Currently, there are about 82,000 Americans awaiting one form or the other of organ transplant. Of this number, a staggering 60% will die before even getting to the middle of the recipient list of the hospitals. All over the country, there is an organ recipient list numbering at least 53,000 in total with a new name being added to the list every 16 minutes. I believe it would be nice to know that there are people out there who carry a donor in the event of a life ending situation occurring for them. These are the people who will continue to live on in the hearts of the people who survived because they were guided by the moral belief that organ donation is all
about giving some one else a chance to go on living with your help from the beyond.

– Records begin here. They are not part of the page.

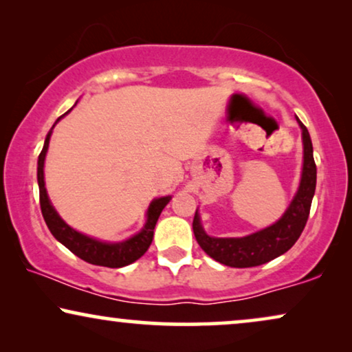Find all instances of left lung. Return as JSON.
<instances>
[{
    "mask_svg": "<svg viewBox=\"0 0 352 352\" xmlns=\"http://www.w3.org/2000/svg\"><path fill=\"white\" fill-rule=\"evenodd\" d=\"M305 146V163L300 189L288 206L285 214L276 224L240 239H218L205 234L199 214L194 216V235L201 250L221 264L230 267H253L269 263L271 259L288 252L305 229L309 218L312 197L316 192L317 168L312 155V142L307 128L300 122Z\"/></svg>",
    "mask_w": 352,
    "mask_h": 352,
    "instance_id": "8db88e82",
    "label": "left lung"
}]
</instances>
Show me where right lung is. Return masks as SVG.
<instances>
[{"mask_svg":"<svg viewBox=\"0 0 352 352\" xmlns=\"http://www.w3.org/2000/svg\"><path fill=\"white\" fill-rule=\"evenodd\" d=\"M69 113V112H67ZM64 117V115H62ZM57 118V122L62 118ZM51 131L47 133L45 146L38 157V186H40V205L43 218L46 221V226L50 228L51 234L59 240L62 245H65L72 253L83 259V261L94 264V266H105V267H123L128 266L142 256L151 247L153 239V229L160 216L162 210L165 208L171 197H162V199L153 200L147 211V223L144 226L141 232L134 235V237L124 240L120 243H105L99 240L91 239L88 235H83L67 226L60 216L56 213L52 208L50 199H47V192L45 187V175H43V166H45V157L50 146Z\"/></svg>","mask_w":352,"mask_h":352,"instance_id":"obj_1","label":"right lung"}]
</instances>
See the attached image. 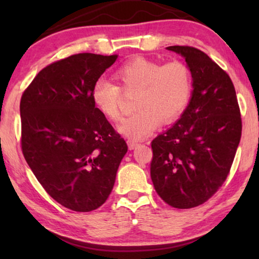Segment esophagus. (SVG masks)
Here are the masks:
<instances>
[{"instance_id": "1", "label": "esophagus", "mask_w": 259, "mask_h": 259, "mask_svg": "<svg viewBox=\"0 0 259 259\" xmlns=\"http://www.w3.org/2000/svg\"><path fill=\"white\" fill-rule=\"evenodd\" d=\"M127 145H128V148L130 150H134V148H136L138 145V141H134V140H127Z\"/></svg>"}]
</instances>
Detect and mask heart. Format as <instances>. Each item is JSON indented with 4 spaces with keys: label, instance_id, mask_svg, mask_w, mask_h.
Listing matches in <instances>:
<instances>
[{
    "label": "heart",
    "instance_id": "obj_1",
    "mask_svg": "<svg viewBox=\"0 0 259 259\" xmlns=\"http://www.w3.org/2000/svg\"><path fill=\"white\" fill-rule=\"evenodd\" d=\"M116 84L104 77L95 81L92 99L102 115L113 121L121 119L123 92L136 93L138 111L123 120L120 133L134 140L150 136L162 122L176 120L189 105L193 92L189 66L179 60L161 63L136 58L123 63L115 72Z\"/></svg>",
    "mask_w": 259,
    "mask_h": 259
}]
</instances>
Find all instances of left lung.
Wrapping results in <instances>:
<instances>
[{
	"label": "left lung",
	"mask_w": 259,
	"mask_h": 259,
	"mask_svg": "<svg viewBox=\"0 0 259 259\" xmlns=\"http://www.w3.org/2000/svg\"><path fill=\"white\" fill-rule=\"evenodd\" d=\"M193 79L182 118L151 143V179L159 197L176 208L207 201L228 178L242 137V118L232 80L204 52L171 46Z\"/></svg>",
	"instance_id": "1"
}]
</instances>
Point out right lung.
Here are the masks:
<instances>
[{
  "label": "right lung",
  "instance_id": "right-lung-1",
  "mask_svg": "<svg viewBox=\"0 0 259 259\" xmlns=\"http://www.w3.org/2000/svg\"><path fill=\"white\" fill-rule=\"evenodd\" d=\"M116 58L80 53L53 62L21 98L23 157L46 192L76 212L107 200L128 150L92 99L94 82Z\"/></svg>",
  "mask_w": 259,
  "mask_h": 259
}]
</instances>
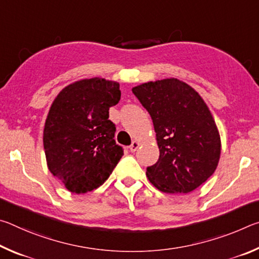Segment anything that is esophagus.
<instances>
[{
    "instance_id": "esophagus-1",
    "label": "esophagus",
    "mask_w": 259,
    "mask_h": 259,
    "mask_svg": "<svg viewBox=\"0 0 259 259\" xmlns=\"http://www.w3.org/2000/svg\"><path fill=\"white\" fill-rule=\"evenodd\" d=\"M139 147V142H137V140H134L133 142V144H131V145L129 146V150H130V152H136L137 151V148Z\"/></svg>"
}]
</instances>
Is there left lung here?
I'll list each match as a JSON object with an SVG mask.
<instances>
[{"instance_id": "8db88e82", "label": "left lung", "mask_w": 259, "mask_h": 259, "mask_svg": "<svg viewBox=\"0 0 259 259\" xmlns=\"http://www.w3.org/2000/svg\"><path fill=\"white\" fill-rule=\"evenodd\" d=\"M152 117L160 150L146 175L164 193H190L214 172L221 137L207 104L187 83L164 78L133 88Z\"/></svg>"}]
</instances>
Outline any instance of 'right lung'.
<instances>
[{
    "mask_svg": "<svg viewBox=\"0 0 259 259\" xmlns=\"http://www.w3.org/2000/svg\"><path fill=\"white\" fill-rule=\"evenodd\" d=\"M117 82L84 78L65 87L48 113L43 146L50 172L69 192L98 188L123 155L114 140L109 107L120 102Z\"/></svg>",
    "mask_w": 259,
    "mask_h": 259,
    "instance_id": "right-lung-1",
    "label": "right lung"
}]
</instances>
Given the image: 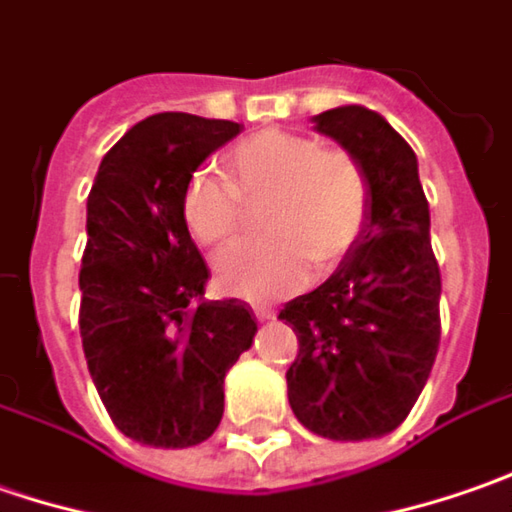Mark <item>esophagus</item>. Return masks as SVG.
<instances>
[{"mask_svg": "<svg viewBox=\"0 0 512 512\" xmlns=\"http://www.w3.org/2000/svg\"><path fill=\"white\" fill-rule=\"evenodd\" d=\"M257 321H272L275 318V309H266V306H255Z\"/></svg>", "mask_w": 512, "mask_h": 512, "instance_id": "1", "label": "esophagus"}]
</instances>
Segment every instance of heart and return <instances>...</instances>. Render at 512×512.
Segmentation results:
<instances>
[{"label":"heart","mask_w":512,"mask_h":512,"mask_svg":"<svg viewBox=\"0 0 512 512\" xmlns=\"http://www.w3.org/2000/svg\"><path fill=\"white\" fill-rule=\"evenodd\" d=\"M263 243L226 255L217 283L234 298L269 303L300 289L309 269L329 275L364 232L369 189L361 163L312 137L263 131L232 154L229 183L197 171L183 191V223L212 252H226L260 209Z\"/></svg>","instance_id":"1"}]
</instances>
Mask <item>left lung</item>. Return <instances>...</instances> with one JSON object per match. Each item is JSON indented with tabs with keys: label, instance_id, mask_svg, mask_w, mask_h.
<instances>
[{
	"label": "left lung",
	"instance_id": "1",
	"mask_svg": "<svg viewBox=\"0 0 512 512\" xmlns=\"http://www.w3.org/2000/svg\"><path fill=\"white\" fill-rule=\"evenodd\" d=\"M315 128L361 163L369 212L341 266L280 309L298 335V358L286 369L289 404L315 435L364 441L392 433L430 378L441 272L407 140L364 105L323 111Z\"/></svg>",
	"mask_w": 512,
	"mask_h": 512
}]
</instances>
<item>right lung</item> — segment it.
<instances>
[{
  "instance_id": "right-lung-1",
  "label": "right lung",
  "mask_w": 512,
  "mask_h": 512,
  "mask_svg": "<svg viewBox=\"0 0 512 512\" xmlns=\"http://www.w3.org/2000/svg\"><path fill=\"white\" fill-rule=\"evenodd\" d=\"M240 123L166 111L137 123L102 157L88 194L79 269V335L117 430L183 450L223 418V378L252 346L240 300H200L209 266L183 223L197 166Z\"/></svg>"
}]
</instances>
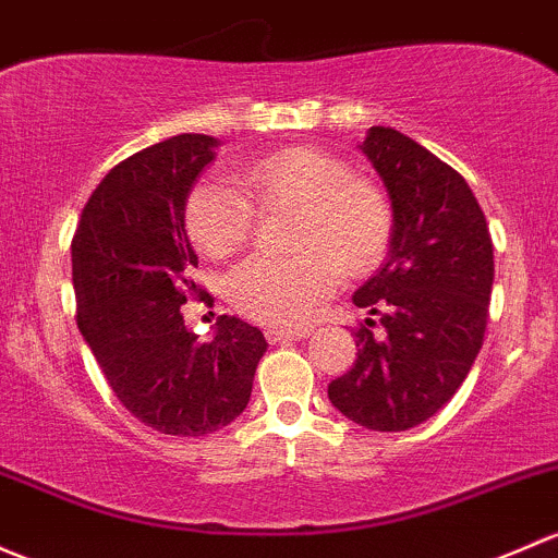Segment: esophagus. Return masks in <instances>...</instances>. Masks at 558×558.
Returning a JSON list of instances; mask_svg holds the SVG:
<instances>
[{"label":"esophagus","mask_w":558,"mask_h":558,"mask_svg":"<svg viewBox=\"0 0 558 558\" xmlns=\"http://www.w3.org/2000/svg\"><path fill=\"white\" fill-rule=\"evenodd\" d=\"M310 333H313V328L302 326V328H267L264 331V337H267V342H283V339H307Z\"/></svg>","instance_id":"34e87169"}]
</instances>
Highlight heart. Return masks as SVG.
Listing matches in <instances>:
<instances>
[{
    "label": "heart",
    "instance_id": "heart-1",
    "mask_svg": "<svg viewBox=\"0 0 558 558\" xmlns=\"http://www.w3.org/2000/svg\"><path fill=\"white\" fill-rule=\"evenodd\" d=\"M240 184L259 208L294 210L289 259L256 256L227 280L230 302L259 324L291 326L313 318L337 286V269L361 278L383 264L392 240V210L383 192L326 151L291 146L251 162ZM186 234L201 254L227 259L254 227V205L238 190L203 181L184 205Z\"/></svg>",
    "mask_w": 558,
    "mask_h": 558
}]
</instances>
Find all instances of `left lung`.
Here are the masks:
<instances>
[{
	"instance_id": "left-lung-1",
	"label": "left lung",
	"mask_w": 558,
	"mask_h": 558,
	"mask_svg": "<svg viewBox=\"0 0 558 558\" xmlns=\"http://www.w3.org/2000/svg\"><path fill=\"white\" fill-rule=\"evenodd\" d=\"M361 151L392 208L383 267L355 291L379 315L355 328L357 357L328 385V401L368 430H409L430 420L465 383L489 313L495 256L484 210L468 181L417 141L374 125Z\"/></svg>"
}]
</instances>
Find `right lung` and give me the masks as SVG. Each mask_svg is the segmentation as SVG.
Listing matches in <instances>:
<instances>
[{
	"mask_svg": "<svg viewBox=\"0 0 558 558\" xmlns=\"http://www.w3.org/2000/svg\"><path fill=\"white\" fill-rule=\"evenodd\" d=\"M219 141L181 133L104 175L72 240L77 326L122 407L166 436H205L248 407L267 339L221 315L210 342L184 326L181 304L203 294L184 230L192 184Z\"/></svg>",
	"mask_w": 558,
	"mask_h": 558,
	"instance_id": "1",
	"label": "right lung"
}]
</instances>
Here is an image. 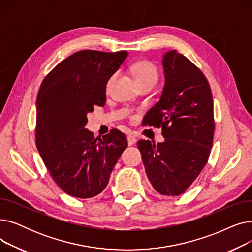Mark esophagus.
Returning <instances> with one entry per match:
<instances>
[{
	"mask_svg": "<svg viewBox=\"0 0 252 252\" xmlns=\"http://www.w3.org/2000/svg\"><path fill=\"white\" fill-rule=\"evenodd\" d=\"M126 139H127V144L129 145V146H131V145H134L137 142V139L135 137H133V136H130V135H128L126 137Z\"/></svg>",
	"mask_w": 252,
	"mask_h": 252,
	"instance_id": "34e87169",
	"label": "esophagus"
}]
</instances>
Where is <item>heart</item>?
Returning a JSON list of instances; mask_svg holds the SVG:
<instances>
[{
  "instance_id": "heart-1",
  "label": "heart",
  "mask_w": 252,
  "mask_h": 252,
  "mask_svg": "<svg viewBox=\"0 0 252 252\" xmlns=\"http://www.w3.org/2000/svg\"><path fill=\"white\" fill-rule=\"evenodd\" d=\"M131 72H133L136 81L140 87L144 85H149V84L155 85V83L158 79V76H159L156 65L149 60H140L134 63L133 66H131ZM115 77H116V73L112 74L108 78L107 84H106V89H107V91L110 90Z\"/></svg>"
}]
</instances>
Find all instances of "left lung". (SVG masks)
<instances>
[{
    "instance_id": "obj_1",
    "label": "left lung",
    "mask_w": 252,
    "mask_h": 252,
    "mask_svg": "<svg viewBox=\"0 0 252 252\" xmlns=\"http://www.w3.org/2000/svg\"><path fill=\"white\" fill-rule=\"evenodd\" d=\"M165 85L144 126L161 128L162 143L140 140L147 177L161 195L186 191L208 161L215 134L214 101L203 72L187 57L169 51L163 57Z\"/></svg>"
}]
</instances>
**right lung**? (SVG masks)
<instances>
[{
    "instance_id": "right-lung-1",
    "label": "right lung",
    "mask_w": 252,
    "mask_h": 252,
    "mask_svg": "<svg viewBox=\"0 0 252 252\" xmlns=\"http://www.w3.org/2000/svg\"><path fill=\"white\" fill-rule=\"evenodd\" d=\"M126 56V51H78L57 64L39 88L36 148L53 180L72 197L100 194L127 147L116 128L99 141L85 128L87 114L105 105L106 84Z\"/></svg>"
}]
</instances>
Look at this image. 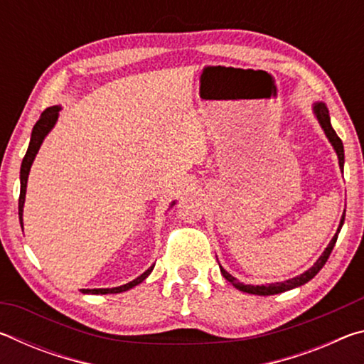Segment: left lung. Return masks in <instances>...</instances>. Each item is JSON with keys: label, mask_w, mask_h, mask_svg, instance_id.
<instances>
[{"label": "left lung", "mask_w": 364, "mask_h": 364, "mask_svg": "<svg viewBox=\"0 0 364 364\" xmlns=\"http://www.w3.org/2000/svg\"><path fill=\"white\" fill-rule=\"evenodd\" d=\"M313 112H315L319 125H321V128L324 130V134L328 136L329 143L332 144V147H334V151H336L337 157H338V167H341V170L343 171V162H345V160H343L345 159L343 157V144H342V139L337 136V133L334 132V128H332V125H331V117H329L328 107H326L324 102H315V104H313ZM343 220H345V213L342 215L341 225H338V228H337V232L334 234V237L331 239V242H329L328 247H326V250L323 252V255L318 258L316 263L313 264L310 269H306L305 273H301L300 276H297V278L287 279L284 282H274V284H267V286H252V284H242V282H239L236 278H232V276L228 273L226 269L220 267L221 274H223L225 278L230 281L234 287L239 289V291L247 292V294H254V295H274V294L291 291V289H294V287L304 286L305 282L315 278V276L319 273V269H321L326 264V262H328L331 252H332V249H334V245L337 242L338 232H341V230H342Z\"/></svg>", "instance_id": "left-lung-1"}]
</instances>
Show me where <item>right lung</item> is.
Here are the masks:
<instances>
[{"mask_svg": "<svg viewBox=\"0 0 364 364\" xmlns=\"http://www.w3.org/2000/svg\"><path fill=\"white\" fill-rule=\"evenodd\" d=\"M59 110L60 106H53V107H48L46 110H43V114L40 115L38 122L35 123L33 130H32V138H30V144H28V149L26 152V157L22 160V165H21V196H19V220H21V226H23L22 223V212H23V202H26V191H27V180H28V173H30V167H32L35 156L38 154L40 146L43 143V139L46 138V134L53 130V127L56 125L58 122V117H59ZM175 202H171V205H173ZM154 269V264L149 268L146 269L143 274L138 276L136 279H133L132 282H128V284H123L119 287H112V289H82L83 294H96V295H104V294H120V292H125L128 289H132L134 286H138L139 282H143L147 276L151 274V271Z\"/></svg>", "mask_w": 364, "mask_h": 364, "instance_id": "1", "label": "right lung"}]
</instances>
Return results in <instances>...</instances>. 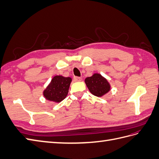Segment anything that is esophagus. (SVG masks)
<instances>
[{"label":"esophagus","instance_id":"34e87169","mask_svg":"<svg viewBox=\"0 0 159 159\" xmlns=\"http://www.w3.org/2000/svg\"><path fill=\"white\" fill-rule=\"evenodd\" d=\"M73 80H74L75 82H80V81H82V78L80 77H73Z\"/></svg>","mask_w":159,"mask_h":159}]
</instances>
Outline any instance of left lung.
I'll list each match as a JSON object with an SVG mask.
<instances>
[{"mask_svg": "<svg viewBox=\"0 0 159 159\" xmlns=\"http://www.w3.org/2000/svg\"><path fill=\"white\" fill-rule=\"evenodd\" d=\"M85 83L89 91L98 97H102L107 94L111 88L108 80L98 73H94L91 77H86L85 79Z\"/></svg>", "mask_w": 159, "mask_h": 159, "instance_id": "8db88e82", "label": "left lung"}]
</instances>
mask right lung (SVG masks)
Here are the masks:
<instances>
[{
    "instance_id": "obj_1",
    "label": "right lung",
    "mask_w": 159,
    "mask_h": 159,
    "mask_svg": "<svg viewBox=\"0 0 159 159\" xmlns=\"http://www.w3.org/2000/svg\"><path fill=\"white\" fill-rule=\"evenodd\" d=\"M71 81L70 77L54 76L43 91L44 97L48 101L61 102L67 97Z\"/></svg>"
}]
</instances>
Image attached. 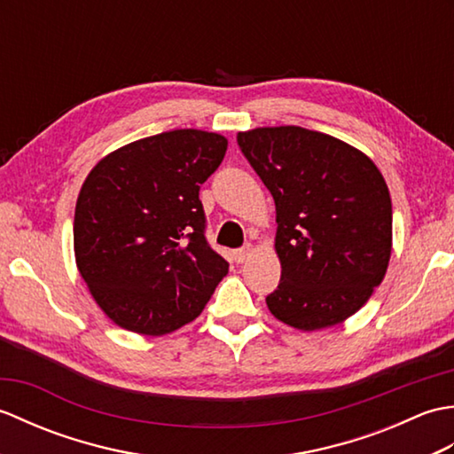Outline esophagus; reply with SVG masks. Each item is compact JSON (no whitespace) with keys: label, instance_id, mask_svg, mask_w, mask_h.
<instances>
[{"label":"esophagus","instance_id":"esophagus-1","mask_svg":"<svg viewBox=\"0 0 454 454\" xmlns=\"http://www.w3.org/2000/svg\"><path fill=\"white\" fill-rule=\"evenodd\" d=\"M249 255H252V247H249V246H246L242 249H236V252H234V262L236 263H244V262H247Z\"/></svg>","mask_w":454,"mask_h":454}]
</instances>
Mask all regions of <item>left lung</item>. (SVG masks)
<instances>
[{
  "label": "left lung",
  "mask_w": 454,
  "mask_h": 454,
  "mask_svg": "<svg viewBox=\"0 0 454 454\" xmlns=\"http://www.w3.org/2000/svg\"><path fill=\"white\" fill-rule=\"evenodd\" d=\"M273 195L281 283L271 314L302 332L345 322L372 296L392 254V200L374 161L340 138L302 127L238 132Z\"/></svg>",
  "instance_id": "1"
}]
</instances>
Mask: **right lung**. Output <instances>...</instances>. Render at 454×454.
Segmentation results:
<instances>
[{
	"instance_id": "right-lung-1",
	"label": "right lung",
	"mask_w": 454,
	"mask_h": 454,
	"mask_svg": "<svg viewBox=\"0 0 454 454\" xmlns=\"http://www.w3.org/2000/svg\"><path fill=\"white\" fill-rule=\"evenodd\" d=\"M216 132L179 129L101 158L75 202V265L111 320L166 335L195 320L228 263L205 238L199 189L224 160Z\"/></svg>"
}]
</instances>
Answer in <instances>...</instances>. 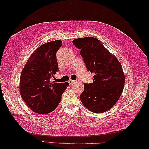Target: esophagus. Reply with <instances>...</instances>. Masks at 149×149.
Segmentation results:
<instances>
[{
  "label": "esophagus",
  "instance_id": "34e87169",
  "mask_svg": "<svg viewBox=\"0 0 149 149\" xmlns=\"http://www.w3.org/2000/svg\"><path fill=\"white\" fill-rule=\"evenodd\" d=\"M68 83H69V84H70V85H71V84H73L74 83H75V81L70 79V80L69 81H68Z\"/></svg>",
  "mask_w": 149,
  "mask_h": 149
}]
</instances>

The morality of organ donation is something that will probably divide the medical community and families for decades to come. That is understandable because doctors swear to protect and extend lives, not wait for a patient to die and then think about recycling his healthy vital organs as if he were considering trash recycling methods. For families, there will always be those who will want to bury their loved one with all his body intact. So that they can remember him as he was during life. There will also be those who will want to donate their organs or the organs of their family members because of the way they can think of their loved ones as still living, but in the body of another person already.
There are good, acceptable moral aspects to organ donation. Questions regarding its moral acceptance will also continue to abound. What everyone has to accept is that until science finds another way recreate the worn down body organs of people, maybe by the equally debatable and scandalous methods of DNA cloning, stem cell research, or other new fangled methods of saving lives, organ donation is the only viable option available to people who need what can be considered as new body parts at the soonest possible time. Until an acceptable alternative is discovered, I will advocate that organ donation is a good thing to do for our fellowman when necessary.